EXERCISE PROMPT - Return the lines below in which the string "genus" occurs.

RECORDS PROVIDED START

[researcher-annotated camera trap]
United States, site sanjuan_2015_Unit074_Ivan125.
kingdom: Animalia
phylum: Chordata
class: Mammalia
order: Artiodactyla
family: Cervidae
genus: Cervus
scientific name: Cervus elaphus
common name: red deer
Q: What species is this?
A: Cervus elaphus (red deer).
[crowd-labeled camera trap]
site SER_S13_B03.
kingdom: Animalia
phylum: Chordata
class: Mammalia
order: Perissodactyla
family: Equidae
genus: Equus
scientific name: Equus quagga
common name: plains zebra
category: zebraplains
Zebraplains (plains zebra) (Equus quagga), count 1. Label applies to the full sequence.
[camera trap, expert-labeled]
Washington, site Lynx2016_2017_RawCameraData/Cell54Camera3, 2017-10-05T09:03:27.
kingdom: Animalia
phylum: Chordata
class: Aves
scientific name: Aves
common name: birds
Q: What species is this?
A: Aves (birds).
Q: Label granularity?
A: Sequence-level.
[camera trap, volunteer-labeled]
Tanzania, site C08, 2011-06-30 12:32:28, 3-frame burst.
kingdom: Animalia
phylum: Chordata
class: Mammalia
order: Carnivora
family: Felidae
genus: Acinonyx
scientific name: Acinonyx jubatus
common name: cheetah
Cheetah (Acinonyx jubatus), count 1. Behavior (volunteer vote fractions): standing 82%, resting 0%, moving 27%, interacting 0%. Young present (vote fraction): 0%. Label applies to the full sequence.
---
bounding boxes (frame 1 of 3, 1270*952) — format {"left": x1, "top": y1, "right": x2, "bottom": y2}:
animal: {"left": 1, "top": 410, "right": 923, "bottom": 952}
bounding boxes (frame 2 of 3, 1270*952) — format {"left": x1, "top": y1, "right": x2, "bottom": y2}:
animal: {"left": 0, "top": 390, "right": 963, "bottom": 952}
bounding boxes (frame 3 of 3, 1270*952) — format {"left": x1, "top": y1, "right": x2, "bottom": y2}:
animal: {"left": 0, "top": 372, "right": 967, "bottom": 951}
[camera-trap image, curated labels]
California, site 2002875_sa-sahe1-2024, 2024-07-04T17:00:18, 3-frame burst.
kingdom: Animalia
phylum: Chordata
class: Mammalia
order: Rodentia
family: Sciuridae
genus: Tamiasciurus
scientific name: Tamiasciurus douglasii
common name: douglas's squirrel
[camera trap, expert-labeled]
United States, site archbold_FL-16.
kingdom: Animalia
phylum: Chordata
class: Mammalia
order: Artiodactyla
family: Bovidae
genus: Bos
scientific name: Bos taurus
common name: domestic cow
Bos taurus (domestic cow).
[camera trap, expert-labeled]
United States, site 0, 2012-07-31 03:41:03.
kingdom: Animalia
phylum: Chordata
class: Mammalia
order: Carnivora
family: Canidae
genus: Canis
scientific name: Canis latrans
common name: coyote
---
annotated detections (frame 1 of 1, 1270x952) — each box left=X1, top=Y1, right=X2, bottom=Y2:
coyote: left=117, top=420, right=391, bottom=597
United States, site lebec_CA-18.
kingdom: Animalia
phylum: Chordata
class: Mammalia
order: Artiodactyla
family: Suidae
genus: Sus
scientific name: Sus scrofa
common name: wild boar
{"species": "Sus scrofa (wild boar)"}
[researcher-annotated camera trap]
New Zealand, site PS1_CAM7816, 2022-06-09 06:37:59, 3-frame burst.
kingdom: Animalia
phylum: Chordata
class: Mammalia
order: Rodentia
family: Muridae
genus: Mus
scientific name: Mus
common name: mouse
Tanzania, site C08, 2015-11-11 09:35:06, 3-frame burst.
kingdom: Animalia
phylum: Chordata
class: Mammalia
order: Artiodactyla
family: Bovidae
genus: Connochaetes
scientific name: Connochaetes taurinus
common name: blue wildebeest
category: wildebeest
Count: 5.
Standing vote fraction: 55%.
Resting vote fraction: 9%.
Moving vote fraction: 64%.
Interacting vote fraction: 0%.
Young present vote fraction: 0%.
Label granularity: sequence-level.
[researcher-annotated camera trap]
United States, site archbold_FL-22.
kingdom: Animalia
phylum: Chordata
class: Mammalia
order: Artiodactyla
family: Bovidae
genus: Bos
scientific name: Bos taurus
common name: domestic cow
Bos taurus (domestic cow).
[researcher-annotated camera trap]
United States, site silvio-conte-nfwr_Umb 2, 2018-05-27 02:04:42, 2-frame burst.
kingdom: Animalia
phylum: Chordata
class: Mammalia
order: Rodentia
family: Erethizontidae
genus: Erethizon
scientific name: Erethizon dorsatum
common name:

RECORDS PROVIDED END

ANSWER -
genus: Cervus
genus: Equus
genus: Acinonyx
genus: Tamiasciurus
genus: Bos
genus: Canis
genus: Sus
genus: Mus
genus: Connochaetes
genus: Bos
genus: Erethizon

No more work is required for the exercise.